#### TEKSTGEDEELTE ####

Na drie kwartier op hoge snelheid praten zegt Mariana Mazzucato met klem: „Als we niet veranderen hoe de overheid werkt, zijn we screwed.”
Mazzucato is al jaren op een missie. De wereldberoemde econoom schreef boeken vol over de onderschatte rol van overheden bij het aanjagen van innovatie zoals internet en satellietplaatsbepaling (gps). Althans, de rol die overheden kúnnen spelen. In Mazzucato’s ogen doen ze dat nog veel te weinig en functioneren ze nu niet goed. Veel denkwerk wordt uitbesteed aan consultants en er wordt te makkelijk geld uitgedeeld aan bedrijven. De overheid wordt gezien als slechts een facilitator en reparateur van markten. Doodzonde, vindt de 55-jarige Mazzucato, want overheden kunnen veel meer. Ze kunnen markten vormen en sturen.
De Italiaans-Amerikaanse hoogleraar Economie van Innovatie en Publieke Waarde aan het Britse University College London kan het eind maart tijdens haar lezing aan de Universiteit Utrecht niet genoeg benadrukken: markten zijn geen natuurverschijnsel. Ze zijn een gevolg van het samenspel tussen overheden, bedrijven, werknemers, burgers en andere organisaties. „Om ‘vrije’ markten überhaupt te laten bestaan, moeten overheden voortdurend ingrijpen. Er is niets deterministisch aan ons door aandeelhouders gedreven kapitalisme. We hebben het gecreëerd, we kunnen het veranderen.”

#### UITTREKSELS UIT GEGEVENS ####

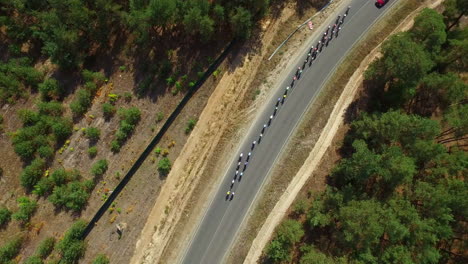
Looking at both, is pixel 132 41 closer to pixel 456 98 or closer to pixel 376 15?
pixel 376 15

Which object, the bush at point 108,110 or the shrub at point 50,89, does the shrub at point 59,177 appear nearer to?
the bush at point 108,110

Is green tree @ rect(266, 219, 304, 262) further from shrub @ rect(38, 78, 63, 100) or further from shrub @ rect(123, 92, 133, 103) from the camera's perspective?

####

DE INFORMATIE GEBRUIKEN:
• a. Geef bij elke bewering aan of die klopt met de tekst over Mazzucato: (i) Mazzucato is 55 jaar oud. (ii) Mazzucato is hoogleraar aan de Universiteit Utrecht. (iii) Volgens Mazzucato zijn markten een natuurverschijnsel. Antwoord telkens met ja of nee en citeer letterlijk de woorden uit de tekst die de doorslag geven.
• b. Schrijf alsjeblieft de tekst over Mazzucato verder, te beginnen na de laatste zin.

ANTWOORDEN PER OPDRACHT:
• a.
(i) Ja: „de 55-jarige Mazzucato”
(ii) Nee: „hoogleraar Economie van Innovatie en Publieke Waarde aan het Britse University College London”
(iii) Nee: „markten zijn geen natuurverschijnsel”

• b.
Het centrale punt dat Mazzucato maakt: als een maatschappij denkt dat de overheid onmachtig is, wórdt die ook onmachtig. Maar waarom overheerst die gedachte eigenlijk? Waarom gaat er zoveel aandacht naar het beter managen van bedrijven, maar niet van overheden? „Van allebei mag je hoge verwachtingen hebben. Maar omdat we ten onrechte minder wetenschappelijke aandacht hebben voor het verbeteren van de overheid, is die niet ambitieus genoeg én palmen bedrijven overheden makkelijk in. Ik geloof in collectieve intelligentie, maar dan moeten we stoppen met één partij dom te houden. Als we zo blijven denken over de overheid, zullen we nooit de publieke instellingen ontwerpen die we nodig hebben.”
Overdonderde zaal
Haar presentatie voor de professor F. de Vrieslezing, eerder gegeven door winnaars van de Nobelprijs voor economie als Esther Duflo en Guido Imbens, is een rondgang in sneltreinvaart langs ideeën, de instanties en overheden die ze over de hele wereld adviseert en wie ze heeft ontmoet. Het overdondert de zaal een beetje. Ze excuseert zich: ze was een paar dagen eerder nog in Australië, ze praat snel door de jetlag.
Mazzucato is een denk-leider, zegt Erik Stam, hoogleraar Strategie, Organisatie en Ondernemerschap aan de Universiteit Utrecht die haar al sinds 2006 kent, „een grote-ideeënacademicus”. Ze heeft een band met Nederland. Haar dochter studeert aan Amsterdam University College, een ander kind gaat hier studeren en haar zus geeft les aan de universiteit van Maastricht.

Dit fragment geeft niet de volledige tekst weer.